With the approximated histograms we can obtain approximated quantiles in the post-aggregation phase,

  • Is it possible to obtain the associated quantile to a given value?
  • If not (I imagine that’s the case), is it possible to contribute code to add this feature using the same underlying data structures? (My intuition says me that this should be possible without the need of other data structures, but I’m not entirely sure, I think that in the worst case a binary search could be used over the histogram data structure to obtain the related percentile to a given number).
    I’m asking about contributing and I haven’t did it yet, but It’s my aim to do it (mainly on the aggregations layer) in a few weeks.

Thank you for your time and attention.

Hi acorrea,
I dont think you can do inverse quantile with the current code, but this should not be too difficult to add.

Have a look at get getQuantiles method in ApproximateHistogram


you should be able to add another method like float getProbablity(float value) by using the underlying data structures.

I think this would be useful for the community and looking forward for the contribution.

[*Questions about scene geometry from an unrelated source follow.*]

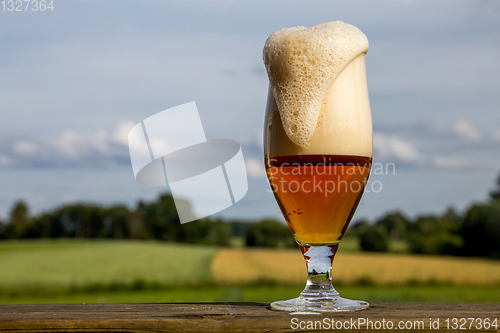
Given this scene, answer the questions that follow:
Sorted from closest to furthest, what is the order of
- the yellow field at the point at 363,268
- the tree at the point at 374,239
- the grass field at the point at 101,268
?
the yellow field at the point at 363,268 < the grass field at the point at 101,268 < the tree at the point at 374,239

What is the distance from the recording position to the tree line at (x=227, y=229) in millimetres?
28328

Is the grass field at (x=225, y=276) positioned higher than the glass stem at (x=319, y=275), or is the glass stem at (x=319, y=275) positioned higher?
the glass stem at (x=319, y=275)

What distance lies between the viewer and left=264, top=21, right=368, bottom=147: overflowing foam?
5.17ft

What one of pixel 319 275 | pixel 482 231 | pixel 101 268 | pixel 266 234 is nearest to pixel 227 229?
pixel 266 234

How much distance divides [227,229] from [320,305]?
31099 mm

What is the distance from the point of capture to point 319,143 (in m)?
1.55

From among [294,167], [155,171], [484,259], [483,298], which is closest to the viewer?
[294,167]

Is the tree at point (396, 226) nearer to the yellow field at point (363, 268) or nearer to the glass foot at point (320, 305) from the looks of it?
Result: the yellow field at point (363, 268)

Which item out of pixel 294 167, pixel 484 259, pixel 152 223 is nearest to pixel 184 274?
pixel 152 223

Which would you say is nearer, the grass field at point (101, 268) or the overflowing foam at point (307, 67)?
the overflowing foam at point (307, 67)

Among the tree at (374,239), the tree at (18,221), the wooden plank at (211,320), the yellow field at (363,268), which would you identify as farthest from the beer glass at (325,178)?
the tree at (18,221)

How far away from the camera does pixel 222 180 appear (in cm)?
311

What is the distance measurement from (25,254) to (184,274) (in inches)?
465

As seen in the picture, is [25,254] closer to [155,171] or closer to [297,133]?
[155,171]
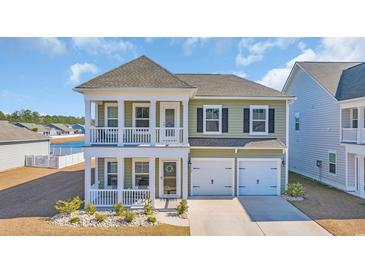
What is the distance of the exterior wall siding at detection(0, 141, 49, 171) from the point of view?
20.3m

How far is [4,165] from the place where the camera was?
2036 centimetres

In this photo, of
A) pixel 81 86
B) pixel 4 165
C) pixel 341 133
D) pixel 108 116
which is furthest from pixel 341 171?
pixel 4 165

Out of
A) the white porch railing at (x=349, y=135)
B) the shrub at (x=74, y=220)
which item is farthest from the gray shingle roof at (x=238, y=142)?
the shrub at (x=74, y=220)

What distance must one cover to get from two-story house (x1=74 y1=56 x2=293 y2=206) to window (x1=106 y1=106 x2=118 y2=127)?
0.03 metres

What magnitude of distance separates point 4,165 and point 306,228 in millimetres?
22660

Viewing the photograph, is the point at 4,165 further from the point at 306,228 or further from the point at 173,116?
the point at 306,228

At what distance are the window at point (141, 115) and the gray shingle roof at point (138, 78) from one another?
1.68m

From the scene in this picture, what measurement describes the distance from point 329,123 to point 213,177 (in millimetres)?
8991

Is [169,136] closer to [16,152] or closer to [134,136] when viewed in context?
[134,136]

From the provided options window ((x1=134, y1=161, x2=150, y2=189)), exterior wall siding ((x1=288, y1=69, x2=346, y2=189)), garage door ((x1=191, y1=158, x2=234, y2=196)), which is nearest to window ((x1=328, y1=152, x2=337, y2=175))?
exterior wall siding ((x1=288, y1=69, x2=346, y2=189))

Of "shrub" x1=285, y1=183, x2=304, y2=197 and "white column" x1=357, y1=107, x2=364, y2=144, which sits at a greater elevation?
"white column" x1=357, y1=107, x2=364, y2=144

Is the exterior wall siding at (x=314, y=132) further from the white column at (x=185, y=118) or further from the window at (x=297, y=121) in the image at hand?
the white column at (x=185, y=118)

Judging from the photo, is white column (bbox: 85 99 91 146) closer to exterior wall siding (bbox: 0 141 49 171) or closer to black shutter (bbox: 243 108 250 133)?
black shutter (bbox: 243 108 250 133)

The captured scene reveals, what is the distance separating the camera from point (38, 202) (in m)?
12.0
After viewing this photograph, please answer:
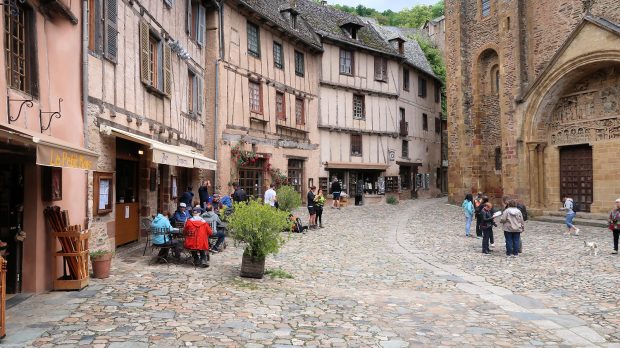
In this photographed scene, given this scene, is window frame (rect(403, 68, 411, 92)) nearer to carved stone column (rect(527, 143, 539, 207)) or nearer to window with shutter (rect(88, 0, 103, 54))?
carved stone column (rect(527, 143, 539, 207))

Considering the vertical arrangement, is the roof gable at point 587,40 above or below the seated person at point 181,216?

Let me know if you face any issues or blockers.

One complication is rollup

If things were not rolled up you could have an aggregate that simply counted the number of results which were more vs less and report the result.

BUT with rollup that becomes much more complicated.

It might be worth talking with https://github.com/jon-wei (ping him in a github issue) because aggregating on numeric dimensions is one way to solve this.

Other than that I am not familiar with any algorithms for approximating quantile given the value and allowing rollup, but am by no means an expert in that area. Will be interesting to see what you come up with.

Also it would be worth filing a github issue before you start developing code.

Hi Nishant,

thank you for your response!

about the method name, I’m not sure about choosing “getProbability”, because the “correct” term should be something related to “cumulative relative frequency”. The problem with the “correct” term is that’s very long, probably too long.